On our Linux box a job that runs every 5 minutes extracted the new file from version control, then ran the flyway.sh file. It detected the file and executed it.
But the .sql file had a typo. And we are using Neteeza which has problems with flyway automatically wrapping a migration in a BEGIN TRAN ... END TRAN. So the migration created 2 tables, then aborted before the third.
No problem I thought. I dropped the 2 tables that the .sql file did create. Checked V4__ out of version control, fixed the typo and re-submitted it.
Five minutes later the update was extracted but flyway complains that the checksum does not match. So it will NOT run the updated V4__DemoTables.sql file.
How do I get flyway to accept the updated file and update the checksum in the SCHEMA_VERSION file in case of a typo?
Reading the docs it seems like the developers suggest I should have created a new V4_1_DemoTables.sql file with the fix's. But this would have collided with the commands in the V4__ file so this seemed wrong.

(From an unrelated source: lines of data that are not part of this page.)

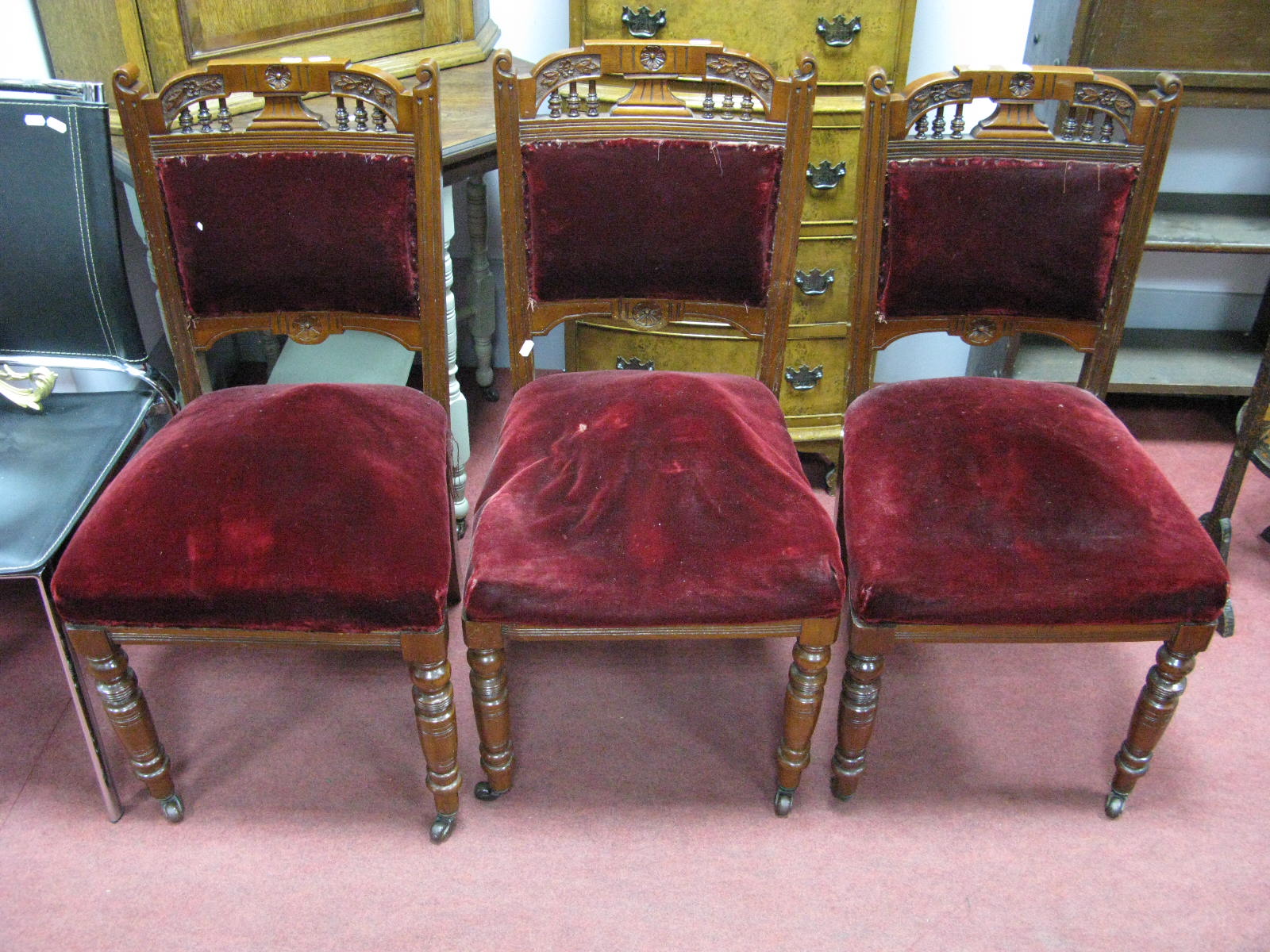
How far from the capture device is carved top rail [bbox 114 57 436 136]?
5.00 ft

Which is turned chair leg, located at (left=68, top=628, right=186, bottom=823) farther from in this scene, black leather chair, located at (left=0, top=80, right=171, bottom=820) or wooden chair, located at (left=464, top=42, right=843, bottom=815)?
wooden chair, located at (left=464, top=42, right=843, bottom=815)

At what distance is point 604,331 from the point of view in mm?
2328

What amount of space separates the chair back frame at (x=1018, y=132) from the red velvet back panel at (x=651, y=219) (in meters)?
0.15

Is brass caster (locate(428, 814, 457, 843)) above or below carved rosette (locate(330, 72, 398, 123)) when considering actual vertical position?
below

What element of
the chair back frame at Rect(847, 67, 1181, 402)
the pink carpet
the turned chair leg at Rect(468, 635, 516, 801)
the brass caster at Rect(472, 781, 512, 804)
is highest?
the chair back frame at Rect(847, 67, 1181, 402)

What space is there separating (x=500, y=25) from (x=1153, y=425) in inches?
76.8

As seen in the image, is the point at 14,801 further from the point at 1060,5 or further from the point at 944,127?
the point at 1060,5

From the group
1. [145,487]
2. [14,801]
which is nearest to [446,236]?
[145,487]

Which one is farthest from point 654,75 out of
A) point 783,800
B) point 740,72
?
point 783,800

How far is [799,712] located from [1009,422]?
0.55 m

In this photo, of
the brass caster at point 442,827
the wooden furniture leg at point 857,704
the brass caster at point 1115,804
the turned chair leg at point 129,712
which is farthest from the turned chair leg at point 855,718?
the turned chair leg at point 129,712

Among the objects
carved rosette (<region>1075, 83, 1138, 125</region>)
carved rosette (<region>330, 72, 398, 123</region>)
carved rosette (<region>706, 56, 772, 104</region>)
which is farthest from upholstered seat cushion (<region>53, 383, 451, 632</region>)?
carved rosette (<region>1075, 83, 1138, 125</region>)

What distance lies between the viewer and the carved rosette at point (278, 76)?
1.52m

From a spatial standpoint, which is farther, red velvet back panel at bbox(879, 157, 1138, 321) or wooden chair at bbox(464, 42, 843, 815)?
red velvet back panel at bbox(879, 157, 1138, 321)
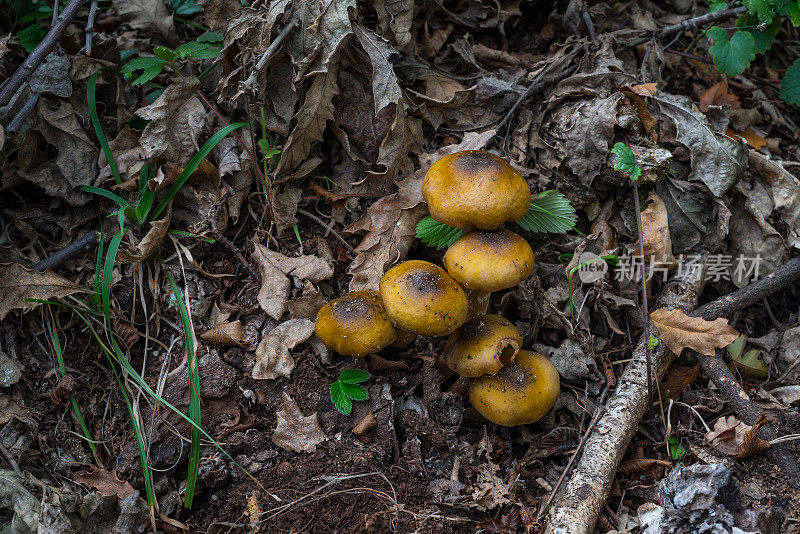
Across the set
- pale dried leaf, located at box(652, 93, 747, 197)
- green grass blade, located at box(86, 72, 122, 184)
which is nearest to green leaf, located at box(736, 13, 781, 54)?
pale dried leaf, located at box(652, 93, 747, 197)

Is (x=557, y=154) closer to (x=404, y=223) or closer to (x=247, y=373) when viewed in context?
(x=404, y=223)

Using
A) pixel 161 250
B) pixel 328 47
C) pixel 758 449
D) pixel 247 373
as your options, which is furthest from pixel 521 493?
pixel 328 47

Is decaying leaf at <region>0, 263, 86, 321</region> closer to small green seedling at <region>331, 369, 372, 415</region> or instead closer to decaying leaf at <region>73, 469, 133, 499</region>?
decaying leaf at <region>73, 469, 133, 499</region>

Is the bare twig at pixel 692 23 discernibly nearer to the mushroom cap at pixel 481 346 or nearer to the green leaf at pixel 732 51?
the green leaf at pixel 732 51

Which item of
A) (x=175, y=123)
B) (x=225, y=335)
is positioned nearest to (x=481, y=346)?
(x=225, y=335)

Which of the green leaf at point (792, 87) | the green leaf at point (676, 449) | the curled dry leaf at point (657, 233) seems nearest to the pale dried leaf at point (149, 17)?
the curled dry leaf at point (657, 233)

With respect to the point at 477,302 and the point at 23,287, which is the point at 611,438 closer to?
the point at 477,302
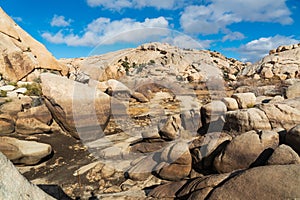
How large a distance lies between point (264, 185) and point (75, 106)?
7919mm

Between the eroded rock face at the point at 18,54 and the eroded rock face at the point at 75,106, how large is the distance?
423 inches

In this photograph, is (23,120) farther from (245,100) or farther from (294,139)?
(294,139)

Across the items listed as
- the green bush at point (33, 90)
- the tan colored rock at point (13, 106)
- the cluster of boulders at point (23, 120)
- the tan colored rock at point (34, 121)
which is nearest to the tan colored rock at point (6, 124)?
the cluster of boulders at point (23, 120)

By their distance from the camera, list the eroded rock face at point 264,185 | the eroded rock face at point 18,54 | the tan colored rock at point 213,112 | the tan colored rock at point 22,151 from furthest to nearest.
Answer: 1. the eroded rock face at point 18,54
2. the tan colored rock at point 213,112
3. the tan colored rock at point 22,151
4. the eroded rock face at point 264,185

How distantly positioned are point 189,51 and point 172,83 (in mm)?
29809

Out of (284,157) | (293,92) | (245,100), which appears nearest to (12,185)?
(284,157)

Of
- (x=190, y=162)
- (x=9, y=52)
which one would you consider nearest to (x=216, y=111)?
(x=190, y=162)

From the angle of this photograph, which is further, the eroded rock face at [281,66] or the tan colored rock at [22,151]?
the eroded rock face at [281,66]

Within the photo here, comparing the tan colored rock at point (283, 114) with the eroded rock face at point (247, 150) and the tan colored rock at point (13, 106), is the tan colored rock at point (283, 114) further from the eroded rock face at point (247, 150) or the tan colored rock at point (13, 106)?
the tan colored rock at point (13, 106)

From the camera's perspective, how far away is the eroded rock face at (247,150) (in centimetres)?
537

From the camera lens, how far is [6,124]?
1035 cm

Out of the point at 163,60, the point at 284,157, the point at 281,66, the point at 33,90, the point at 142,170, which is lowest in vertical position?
the point at 142,170

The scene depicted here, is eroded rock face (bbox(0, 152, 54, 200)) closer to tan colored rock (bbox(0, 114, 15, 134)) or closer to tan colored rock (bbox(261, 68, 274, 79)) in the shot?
tan colored rock (bbox(0, 114, 15, 134))

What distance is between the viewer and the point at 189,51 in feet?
185
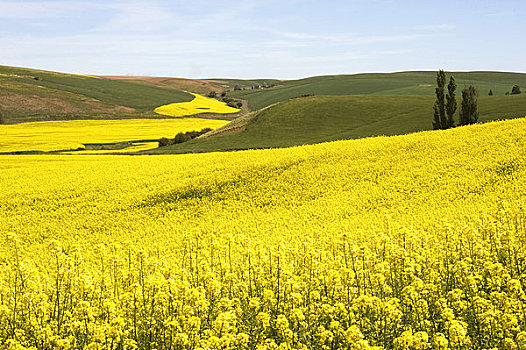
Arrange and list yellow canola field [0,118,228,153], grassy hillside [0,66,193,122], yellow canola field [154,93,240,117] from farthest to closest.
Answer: yellow canola field [154,93,240,117] → grassy hillside [0,66,193,122] → yellow canola field [0,118,228,153]

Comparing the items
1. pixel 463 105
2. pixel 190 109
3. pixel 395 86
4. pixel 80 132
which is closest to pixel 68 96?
pixel 190 109

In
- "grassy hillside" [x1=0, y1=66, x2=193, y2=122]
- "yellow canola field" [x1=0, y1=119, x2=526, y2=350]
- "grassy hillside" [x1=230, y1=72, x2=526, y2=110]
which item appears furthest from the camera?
"grassy hillside" [x1=230, y1=72, x2=526, y2=110]

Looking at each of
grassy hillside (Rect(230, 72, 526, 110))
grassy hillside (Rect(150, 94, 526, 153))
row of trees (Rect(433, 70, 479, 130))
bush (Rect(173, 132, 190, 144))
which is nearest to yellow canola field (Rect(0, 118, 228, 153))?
bush (Rect(173, 132, 190, 144))

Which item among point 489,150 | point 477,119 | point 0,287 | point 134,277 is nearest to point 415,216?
point 489,150

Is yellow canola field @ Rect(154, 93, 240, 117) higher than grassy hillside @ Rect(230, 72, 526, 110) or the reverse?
the reverse

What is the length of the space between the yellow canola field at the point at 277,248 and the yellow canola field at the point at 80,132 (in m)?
19.4

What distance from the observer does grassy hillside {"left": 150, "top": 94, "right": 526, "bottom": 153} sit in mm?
55500

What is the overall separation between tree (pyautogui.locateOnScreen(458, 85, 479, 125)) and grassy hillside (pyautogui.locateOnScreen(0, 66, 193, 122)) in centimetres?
9000

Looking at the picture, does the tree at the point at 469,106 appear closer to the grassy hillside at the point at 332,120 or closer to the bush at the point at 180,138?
the grassy hillside at the point at 332,120

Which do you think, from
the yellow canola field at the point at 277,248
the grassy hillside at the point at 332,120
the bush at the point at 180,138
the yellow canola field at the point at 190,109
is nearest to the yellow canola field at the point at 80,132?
the bush at the point at 180,138

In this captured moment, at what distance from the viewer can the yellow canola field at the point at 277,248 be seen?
27.2ft

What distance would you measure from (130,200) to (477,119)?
37.9 metres

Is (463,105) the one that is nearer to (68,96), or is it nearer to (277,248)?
(277,248)

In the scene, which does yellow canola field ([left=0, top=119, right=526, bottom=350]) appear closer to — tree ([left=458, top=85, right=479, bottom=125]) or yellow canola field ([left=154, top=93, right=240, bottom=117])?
tree ([left=458, top=85, right=479, bottom=125])
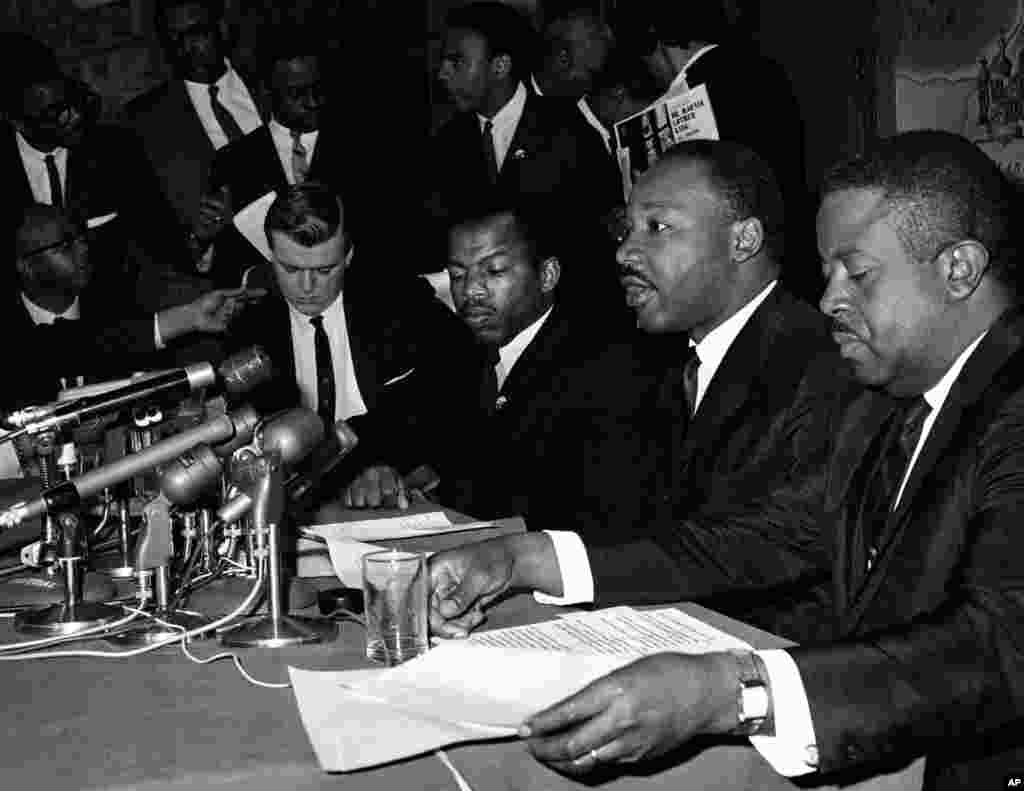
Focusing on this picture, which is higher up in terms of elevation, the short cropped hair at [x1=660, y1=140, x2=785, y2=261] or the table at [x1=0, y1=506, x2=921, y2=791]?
the short cropped hair at [x1=660, y1=140, x2=785, y2=261]

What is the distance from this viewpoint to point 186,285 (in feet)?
16.9

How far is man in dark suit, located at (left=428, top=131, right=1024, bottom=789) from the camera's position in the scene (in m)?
1.42

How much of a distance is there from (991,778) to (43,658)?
1.26 meters

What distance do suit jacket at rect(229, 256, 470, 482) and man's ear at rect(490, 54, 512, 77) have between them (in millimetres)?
817

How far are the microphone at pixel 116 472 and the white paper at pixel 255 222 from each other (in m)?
2.87

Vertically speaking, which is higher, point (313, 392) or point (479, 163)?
point (479, 163)

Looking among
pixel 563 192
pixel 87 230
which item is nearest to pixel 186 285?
pixel 87 230

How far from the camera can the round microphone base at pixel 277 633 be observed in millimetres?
1868

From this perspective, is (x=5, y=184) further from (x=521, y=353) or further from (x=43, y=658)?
(x=43, y=658)

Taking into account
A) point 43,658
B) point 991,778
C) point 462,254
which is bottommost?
point 991,778

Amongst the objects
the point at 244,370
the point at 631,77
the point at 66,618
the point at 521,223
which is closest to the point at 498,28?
the point at 631,77

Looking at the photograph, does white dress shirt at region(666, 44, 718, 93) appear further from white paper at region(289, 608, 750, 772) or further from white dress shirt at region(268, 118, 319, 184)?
white paper at region(289, 608, 750, 772)

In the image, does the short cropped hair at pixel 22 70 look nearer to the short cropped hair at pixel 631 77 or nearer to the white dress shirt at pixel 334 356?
the white dress shirt at pixel 334 356

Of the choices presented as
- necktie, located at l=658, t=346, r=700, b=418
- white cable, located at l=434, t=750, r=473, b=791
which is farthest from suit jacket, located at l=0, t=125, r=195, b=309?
white cable, located at l=434, t=750, r=473, b=791
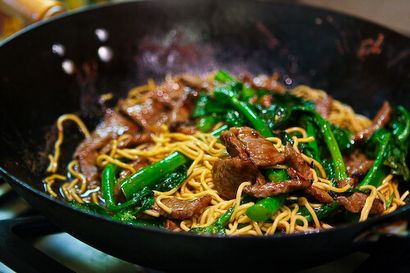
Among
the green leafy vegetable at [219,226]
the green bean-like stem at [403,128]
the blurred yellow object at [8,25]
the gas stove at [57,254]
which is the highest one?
the blurred yellow object at [8,25]

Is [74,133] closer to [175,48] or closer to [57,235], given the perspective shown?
[57,235]

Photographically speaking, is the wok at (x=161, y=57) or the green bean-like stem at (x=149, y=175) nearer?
the green bean-like stem at (x=149, y=175)

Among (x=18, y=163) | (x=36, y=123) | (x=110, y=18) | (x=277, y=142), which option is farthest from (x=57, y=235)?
(x=110, y=18)

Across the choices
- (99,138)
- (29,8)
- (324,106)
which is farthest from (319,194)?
(29,8)

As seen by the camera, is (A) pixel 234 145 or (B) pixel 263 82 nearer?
(A) pixel 234 145

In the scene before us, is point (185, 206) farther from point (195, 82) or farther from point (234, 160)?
point (195, 82)

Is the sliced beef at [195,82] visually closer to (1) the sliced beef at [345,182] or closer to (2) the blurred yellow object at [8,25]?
(1) the sliced beef at [345,182]

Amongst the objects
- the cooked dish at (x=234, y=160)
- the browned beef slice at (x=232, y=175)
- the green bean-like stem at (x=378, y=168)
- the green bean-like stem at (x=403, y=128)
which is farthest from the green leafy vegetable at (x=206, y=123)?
the green bean-like stem at (x=403, y=128)
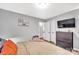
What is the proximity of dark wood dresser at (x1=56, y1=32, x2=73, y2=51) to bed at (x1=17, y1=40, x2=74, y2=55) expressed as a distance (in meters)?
0.05

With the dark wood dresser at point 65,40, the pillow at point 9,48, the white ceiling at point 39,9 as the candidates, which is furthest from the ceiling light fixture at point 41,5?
the pillow at point 9,48

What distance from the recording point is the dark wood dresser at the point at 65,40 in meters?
1.12

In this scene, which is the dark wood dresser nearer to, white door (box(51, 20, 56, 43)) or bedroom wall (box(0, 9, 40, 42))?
white door (box(51, 20, 56, 43))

So here is what the docs imply I need to do:
Leave V4__ as a 'successful' migration according to the
SCHEMA_VERSION table.
Create V4_1_ to delete the tables that were created before the typo
line in V4__.
Create V4_2_ which has the typo fix from the original file to do all
the real work.
Is this correct?
If the migration completes successfully, but some of the db objects are not quite right yet (typo in column name, ...), do as you said and push a follow-up script that fixes it (rename column, ...).
If the migration fails, and it didn't run on a DB with DDL transaction, the DB must be cleaned manually. This means:
Reverting the effects of the migration on the DB
Removing the version from the SCHEMA_VERSION table and marking the previous one as current
This second step will be automated in the future with the introduction of the flyway.repair() command.